5. Reduced appetite 

Hunger pangs is one of the hardest things about losing weight, but studies have shown that people on a low carb or keto eating regime reported fewer negative effects and less hunger than those following a low fat diet.

Low carb eating tends to improve signals of when we are full, and tend to keep us feeling fuller for longer. Stable blood sugars and lower levels of insulin may be partly responsible for this, but studies have shown that those eating a low carb diet experience a decrease in gherlin (the hormone that tells us we're hungry) and an improved sensitivity to Leptin (the hormone that tells us when we're full). 

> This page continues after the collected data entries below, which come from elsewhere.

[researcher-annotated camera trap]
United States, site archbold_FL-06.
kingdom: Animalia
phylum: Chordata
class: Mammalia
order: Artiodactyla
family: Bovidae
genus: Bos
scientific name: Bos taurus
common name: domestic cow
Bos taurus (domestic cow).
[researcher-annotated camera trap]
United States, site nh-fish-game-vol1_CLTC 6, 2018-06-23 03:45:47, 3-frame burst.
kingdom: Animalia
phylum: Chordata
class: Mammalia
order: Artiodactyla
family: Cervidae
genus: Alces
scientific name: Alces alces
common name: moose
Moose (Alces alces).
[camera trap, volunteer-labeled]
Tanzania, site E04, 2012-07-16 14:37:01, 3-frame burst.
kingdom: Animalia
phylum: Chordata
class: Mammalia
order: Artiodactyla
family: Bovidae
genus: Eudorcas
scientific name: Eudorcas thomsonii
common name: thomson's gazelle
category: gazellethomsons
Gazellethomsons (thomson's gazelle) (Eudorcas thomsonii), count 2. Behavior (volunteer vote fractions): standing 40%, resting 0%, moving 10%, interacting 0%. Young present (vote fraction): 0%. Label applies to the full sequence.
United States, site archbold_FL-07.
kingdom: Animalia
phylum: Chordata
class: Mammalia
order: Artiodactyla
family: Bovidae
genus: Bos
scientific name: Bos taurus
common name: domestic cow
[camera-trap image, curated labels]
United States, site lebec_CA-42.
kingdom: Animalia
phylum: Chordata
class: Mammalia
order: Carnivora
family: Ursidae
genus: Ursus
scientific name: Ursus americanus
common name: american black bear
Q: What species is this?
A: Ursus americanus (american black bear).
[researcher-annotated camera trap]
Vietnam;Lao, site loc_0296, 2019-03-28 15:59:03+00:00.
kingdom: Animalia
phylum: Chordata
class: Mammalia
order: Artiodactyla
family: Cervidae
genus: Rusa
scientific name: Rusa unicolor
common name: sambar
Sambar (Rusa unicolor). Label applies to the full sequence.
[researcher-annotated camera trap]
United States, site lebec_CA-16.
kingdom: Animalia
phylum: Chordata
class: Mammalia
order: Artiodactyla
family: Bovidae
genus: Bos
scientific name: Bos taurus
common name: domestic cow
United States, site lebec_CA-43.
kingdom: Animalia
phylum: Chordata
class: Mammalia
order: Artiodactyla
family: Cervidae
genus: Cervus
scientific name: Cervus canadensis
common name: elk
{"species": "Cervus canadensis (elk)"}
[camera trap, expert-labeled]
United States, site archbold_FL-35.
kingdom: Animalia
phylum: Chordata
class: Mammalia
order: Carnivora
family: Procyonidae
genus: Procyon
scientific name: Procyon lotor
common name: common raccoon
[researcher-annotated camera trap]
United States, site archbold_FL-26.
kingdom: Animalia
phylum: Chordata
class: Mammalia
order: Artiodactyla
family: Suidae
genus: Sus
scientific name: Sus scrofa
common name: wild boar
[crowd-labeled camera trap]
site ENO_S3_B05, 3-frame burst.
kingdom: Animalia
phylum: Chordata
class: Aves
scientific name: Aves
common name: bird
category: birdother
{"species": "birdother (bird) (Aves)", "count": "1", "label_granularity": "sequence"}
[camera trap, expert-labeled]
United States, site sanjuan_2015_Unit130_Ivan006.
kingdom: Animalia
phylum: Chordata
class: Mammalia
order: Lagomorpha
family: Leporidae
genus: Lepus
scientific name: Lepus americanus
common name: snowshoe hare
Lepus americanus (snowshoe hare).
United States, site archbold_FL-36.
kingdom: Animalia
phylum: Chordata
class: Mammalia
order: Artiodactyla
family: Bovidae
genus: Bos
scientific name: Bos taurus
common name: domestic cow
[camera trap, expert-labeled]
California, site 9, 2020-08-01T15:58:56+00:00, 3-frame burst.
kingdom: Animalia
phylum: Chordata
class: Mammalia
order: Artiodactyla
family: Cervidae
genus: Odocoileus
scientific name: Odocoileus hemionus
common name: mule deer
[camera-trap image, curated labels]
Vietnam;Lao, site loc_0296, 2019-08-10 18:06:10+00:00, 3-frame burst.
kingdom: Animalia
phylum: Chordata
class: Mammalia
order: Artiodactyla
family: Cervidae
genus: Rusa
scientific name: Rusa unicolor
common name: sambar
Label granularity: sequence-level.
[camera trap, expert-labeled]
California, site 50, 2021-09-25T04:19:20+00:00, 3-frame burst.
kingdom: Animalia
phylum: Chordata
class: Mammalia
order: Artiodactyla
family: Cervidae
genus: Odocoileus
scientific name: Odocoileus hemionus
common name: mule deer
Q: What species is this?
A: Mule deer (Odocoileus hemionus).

Leptin is also the hormone that tells our brains when to stop storing fat and when to start burning it, and eating a poor diet, especially one that is high in sugar and carbs, can shut down the leptin receptors in your brain so that it takes you much longer to realise that you're full.  By reducing your carb intake, you can switch those receptors back on again so that you feel more satisfied with less food.

6. Weight management  

Many people find that if they've followed a diet and reached their target weight, they then put weight back on over time. Studies have shown that this weight gain is caused by calorie deprivation leading to a decrease in leptin and an increase in ghrelin (the appetite hormones), which means that after a period of calorie deficit you actually end up even hungrier!

By sticking to a lower carb lifestyle you're not depriving your body of calories, which means your leptin and ghrelin hormones can stay in balance. And that means that your weight is far easier to manage as you're not craving food.

Following a lower carb diet can also be easier to manage in the long term than other types of diets, and we live in a society that is obsessed with carbs. Once you've reached your target weight, sticking to a lower carb lifestyle actually helps to maintain portion control and helps you to eat a more balanced diet.

7. Reduced Abdominal cavity fat 

There are two main types of fat in your body: Subcutaneous fat and visceral fat. Subcutaneous fat is far more visible as it sits just under the skin. This type of fat is usually harmless. Visceral fat is fat that accumulates in the abdominal cavity and surrounds the organs. It's not visible from the outside, but it is associated with a number of diseases, including heart disease, Alzheimers, type 2 diabetes, strokes and high cholesterol.

Studies have shown that a large percentage of the fat lost on low carb diets tends to be the more harmful visceral fat from the abdominal cavity, which means that following a low carb eating regime can reduce your risk of these types of diseases.  

8. Helpful for brain disorders  

Your brain does need glucose as some parts of the brain only burn this type of sugar, which is why your liver converts protein into glucose if you don't eat any carbs. This process means that your brain gets a steady supply of glucose even when your carb intake is low. 

A large part of your brain, however, can burn ketones, and this has been used for decades to treat children with drug-resistant epilepsy, with really positive results.

Very low carb and ketogenic eating plans are now being studied as possible therapeutic treatments for other brain conditions, including parkinsons disease, Alzheimers, migraines, autism and mental health problems like depression, anxiety and ADHD.